◆ Consigne
Recopiez le passage du texte qui commence par « Un visage et » et s’achève sur « épris de l’homme. », en remplaçant « regard » par « sourire ».

◆ Texte à lire
Est-ce que l’Evangile que nous venons d’entendre, n’a pas ses racines plantées dans un terrain semblable ? Devant ces foules désorientées, écrasées qui cherchent des solutions, il y a de quoi s’user, se fatiguer et désespérer. Alors, « Jésus prend avec lui Pierre, Jacques et Jean, et les emmène, eux seuls, à l’écart sur une haute montagne. Et il fut transfiguré devant eux. »
Nous connaissons tous des visages qui redonnent confiance, qu’ils soient jeunes ou adultes, souffrants ou déformés, élégants ou difformes, qui rayonnent d’indicible beauté. Ils disent mieux que tous les mots et les discours : la richesse intérieure, l’amitié, la chaleur, la lumière. On se sent bien en leur compagnie et on souhaite que cela puisse durer. Cette expérience nous l’avons vécue comme bénévoles et aumônier auprès de nos frères handicapés.
Un visage et un regard suffisent parfois - souvent - à fonder l’aventure d’une vie sur un amour partagé avant les premiers échanges et les premiers projets.
Les disciples voient, lors de la transfiguration, le visage de Jésus brillant comme le soleil. Leurs mots, sans doute, sont impuissants à décrire vraiment ce qu’il leur est donné de voir, car ils quittent un instant le monde des hommes et de la terre qui leur colle à la peau, pour entrer dans le monde de Dieu, la terre promise à tous les élus. Visage de Jésus, visage rayonnant d’un Dieu épris de l’homme.
En un éclair, les trois disciples privilégiés - Pierre, Jacques et Jean - voient, l’Ancien et le Nouveau Testament réunis. Dans la rencontre de Jésus avec Moïse et Elie, ils comprennent que Jésus, leur ami, se situe dans la tradition de la loi et des prophètes. Dans cette symphonie de lumière et de blancheur, ils soupçonnent un monde nouveau. Ils s’en souviendront aux heures sombres du doute, de l’incompréhension, de la croix, de la mort. Dans la nuée, ils approchent la vérité de Dieu et de son amour sans limites. Cette vision est un moment exceptionnel. Chacun peut avoir la grâce d’en être illuminé. Ce sont des moments forts et rares qui méritent qu’on s’en souvienne, parce qu’ils seront essentiels dans les moments difficiles. Ces moments de lucidité ont aidé Jésus dans les moments difficiles d’affrontements, de contestations sur le chemin qui va le conduire à la mort. Sans ces temps forts, si nécessaires à notre vie, la vie perd son goût, sa saveur, son sens : à quoi bon vivre !

◆ Liste fournie
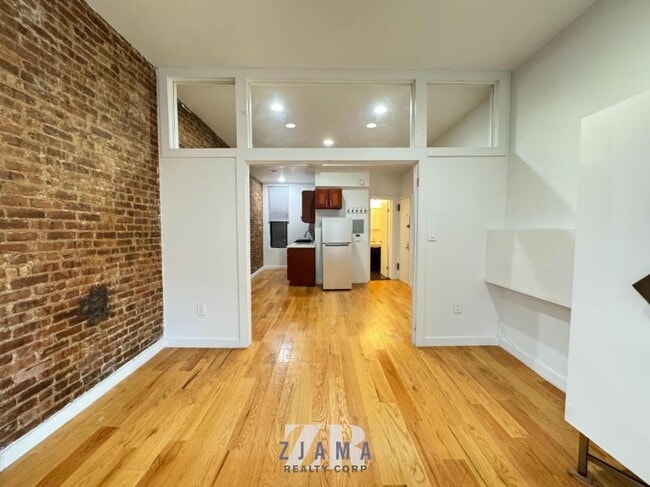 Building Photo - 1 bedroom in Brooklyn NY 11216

---

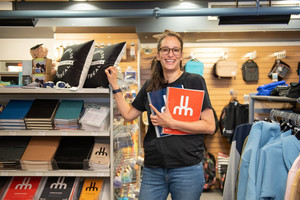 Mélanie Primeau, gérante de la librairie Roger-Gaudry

◆ Réponse
Un visage et un sourire suffisent parfois - souvent - à fonder l’aventure d’une vie sur un amour partagé avant les premiers échanges et les premiers projets.
Les disciples voient, lors de la transfiguration, le visage de Jésus brillant comme le soleil. Leurs mots, sans doute, sont impuissants à décrire vraiment ce qu’il leur est donné de voir, car ils quittent un instant le monde des hommes et de la terre qui leur colle à la peau, pour entrer dans le monde de Dieu, la terre promise à tous les élus. Visage de Jésus, visage rayonnant d’un Dieu épris de l’homme.